Friday 30 December 2011

Oriental Club, Stratford Place W1

Stratford Place was built in the 1770s as a sort of top-end buy-to-let scheme with terraces of houses framing and funding a grand mansion at the centre.
The name on the drawings is Richard Edwin, but the real designer may well have been the client, the Hon. Edward Stratford, an Irish politician who later became the 2nd Earl of Aldeborough. His hobbies were architecture and quarreling with his family.
Stratford not only named the development after himself but placed his coat of arms in the pediment, on a banner displayed by Mars (Stratford was not a military man but his father was). Fame blows her trumpet while shaking Mars by the hand, which is about as difficult to do as rubbing your tummy and patting your head at the same time.
Those ox-skulls in the frieze below are called bucrania, by the way. Technically, they should only be used in the Doric order, not the Ionic, but that is what happens when amateur architects call the shots.

Monday 19 December 2011

St Martin's School of Art, Charing Cross Road WC2

St Martin's School of Art had its front door at the other end of the building from the College for the Distributive Trades and, as befits the more prestigious institution, has a much bigger entrance. Oddly, however, it has just four panels by Adolfine Ryland against the counter-jumpers' eight.
They are simple small heads, much more self-consciously 'arty'. St Martin is there, as might be expected, with a rather grand-looking couple in Renaissance dress and a crazy scowling lady with a scarf on her head and a flower between her teeth.
The amalgamated with the University of the Arts and moved to King's Cross - the panels now flank the entrance to St Martin's Lofts, the flats above Foyle's bookshop.

Thursday 15 December 2011

College for the Distributive Trades, Charing Cross Road WC2

It would be easy to dismiss the College for the Distributive Trades as a place offering five minute courses teaching checkout girls how to smile sweetly and say hello when you get to the front of the queue, but shop work in the 19th century involved an enormous range of skills in the days before the pre-packaging of everything.

PROVIDED RECORDS:
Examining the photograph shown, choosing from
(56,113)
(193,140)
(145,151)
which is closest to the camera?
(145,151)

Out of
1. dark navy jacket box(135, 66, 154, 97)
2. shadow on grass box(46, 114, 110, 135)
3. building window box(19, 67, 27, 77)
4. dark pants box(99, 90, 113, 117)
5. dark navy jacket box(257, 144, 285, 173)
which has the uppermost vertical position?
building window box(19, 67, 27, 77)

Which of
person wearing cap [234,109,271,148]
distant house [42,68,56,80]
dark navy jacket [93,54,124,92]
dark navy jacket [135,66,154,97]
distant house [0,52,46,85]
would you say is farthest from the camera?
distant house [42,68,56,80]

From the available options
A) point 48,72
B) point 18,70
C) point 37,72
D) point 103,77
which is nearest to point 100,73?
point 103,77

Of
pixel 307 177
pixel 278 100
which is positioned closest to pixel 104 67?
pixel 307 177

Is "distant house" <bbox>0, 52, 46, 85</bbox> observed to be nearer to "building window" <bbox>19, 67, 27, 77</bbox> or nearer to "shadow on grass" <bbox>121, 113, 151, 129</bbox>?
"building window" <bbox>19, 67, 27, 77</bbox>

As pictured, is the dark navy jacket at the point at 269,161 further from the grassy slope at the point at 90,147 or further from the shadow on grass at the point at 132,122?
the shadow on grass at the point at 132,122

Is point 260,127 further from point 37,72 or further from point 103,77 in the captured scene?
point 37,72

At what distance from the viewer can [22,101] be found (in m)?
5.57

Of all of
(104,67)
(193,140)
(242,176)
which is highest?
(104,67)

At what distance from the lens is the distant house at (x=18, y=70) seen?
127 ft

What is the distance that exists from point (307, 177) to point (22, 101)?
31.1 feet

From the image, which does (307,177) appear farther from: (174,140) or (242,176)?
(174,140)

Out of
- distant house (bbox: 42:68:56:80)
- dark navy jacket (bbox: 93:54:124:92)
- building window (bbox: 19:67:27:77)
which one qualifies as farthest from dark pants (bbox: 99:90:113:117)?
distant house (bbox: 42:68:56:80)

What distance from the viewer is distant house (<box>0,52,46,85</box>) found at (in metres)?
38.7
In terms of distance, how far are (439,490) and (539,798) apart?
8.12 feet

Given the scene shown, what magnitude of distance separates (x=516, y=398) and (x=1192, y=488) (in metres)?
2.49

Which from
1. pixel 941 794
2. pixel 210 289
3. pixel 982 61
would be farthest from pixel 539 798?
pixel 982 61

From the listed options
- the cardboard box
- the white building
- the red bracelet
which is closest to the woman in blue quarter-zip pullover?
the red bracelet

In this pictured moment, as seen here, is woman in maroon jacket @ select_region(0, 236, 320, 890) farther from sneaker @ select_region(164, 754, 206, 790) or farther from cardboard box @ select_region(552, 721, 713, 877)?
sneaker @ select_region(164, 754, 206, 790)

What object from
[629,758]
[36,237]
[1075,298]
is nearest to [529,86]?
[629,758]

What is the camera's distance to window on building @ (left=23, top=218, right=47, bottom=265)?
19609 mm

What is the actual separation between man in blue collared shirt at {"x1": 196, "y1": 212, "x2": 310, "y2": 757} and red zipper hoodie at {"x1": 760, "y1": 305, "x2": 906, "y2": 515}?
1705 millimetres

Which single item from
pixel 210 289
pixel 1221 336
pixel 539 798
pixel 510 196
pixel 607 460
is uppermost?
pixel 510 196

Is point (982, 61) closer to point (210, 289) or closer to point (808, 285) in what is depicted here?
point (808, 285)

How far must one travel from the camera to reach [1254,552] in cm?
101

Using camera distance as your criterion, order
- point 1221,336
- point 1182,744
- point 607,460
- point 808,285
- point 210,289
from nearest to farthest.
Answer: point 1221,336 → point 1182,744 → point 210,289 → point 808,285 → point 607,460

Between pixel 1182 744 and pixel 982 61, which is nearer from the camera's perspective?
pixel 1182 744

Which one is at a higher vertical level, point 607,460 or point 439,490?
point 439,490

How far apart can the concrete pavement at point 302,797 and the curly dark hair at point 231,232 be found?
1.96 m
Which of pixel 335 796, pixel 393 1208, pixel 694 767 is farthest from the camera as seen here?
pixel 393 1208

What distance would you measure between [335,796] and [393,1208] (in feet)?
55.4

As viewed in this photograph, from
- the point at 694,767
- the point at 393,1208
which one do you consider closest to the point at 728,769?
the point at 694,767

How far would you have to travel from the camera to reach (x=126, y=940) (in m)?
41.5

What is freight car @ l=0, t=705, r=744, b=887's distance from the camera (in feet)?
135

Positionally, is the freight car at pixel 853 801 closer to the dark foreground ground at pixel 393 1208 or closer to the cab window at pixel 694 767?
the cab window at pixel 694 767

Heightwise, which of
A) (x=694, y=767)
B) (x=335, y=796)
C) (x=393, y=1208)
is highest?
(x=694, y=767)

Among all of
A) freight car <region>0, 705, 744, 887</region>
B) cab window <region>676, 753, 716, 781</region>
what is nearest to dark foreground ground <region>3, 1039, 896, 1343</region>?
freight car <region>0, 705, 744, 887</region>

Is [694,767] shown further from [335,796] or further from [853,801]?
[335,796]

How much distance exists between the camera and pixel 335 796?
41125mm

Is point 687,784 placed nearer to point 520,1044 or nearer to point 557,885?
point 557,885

SET OF TASKS:
1. Summarize the blog extract in two sentences.
2. Give every date that heads an entry in the blog extract.
3. Transcribe the blog extract between "Stratford Place was" and "the same time.", inclusive.
Rely only on the blog extract, not the material.

EXERCISE SOLUTIONS:
1. Stratford Place was built in the 1770s with terraces of houses framing and funding a grand mansion, and its client, the Hon. Edward Stratford, placed his coat of arms in the pediment on a banner displayed by Mars. St Martin's School of Art has a bigger entrance than the College for the Distributive Trades on Charing Cross Road but only four panels by Adolfine Ryland against the college's eight.

2.
Friday 30 December 2011
Monday 19 December 2011
Thursday 15 December 2011

3.
Stratford Place was built in the 1770s as a sort of top-end buy-to-let scheme with terraces of houses framing and funding a grand mansion at the centre.
The name on the drawings is Richard Edwin, but the real designer may well have been the client, the Hon. Edward Stratford, an Irish politician who later became the 2nd Earl of Aldeborough. His hobbies were architecture and quarreling with his family.
Stratford not only named the development after himself but placed his coat of arms in the pediment, on a banner displayed by Mars (Stratford was not a military man but his father was). Fame blows her trumpet while shaking Mars by the hand, which is about as difficult to do as rubbing your tummy and patting your head at the same time.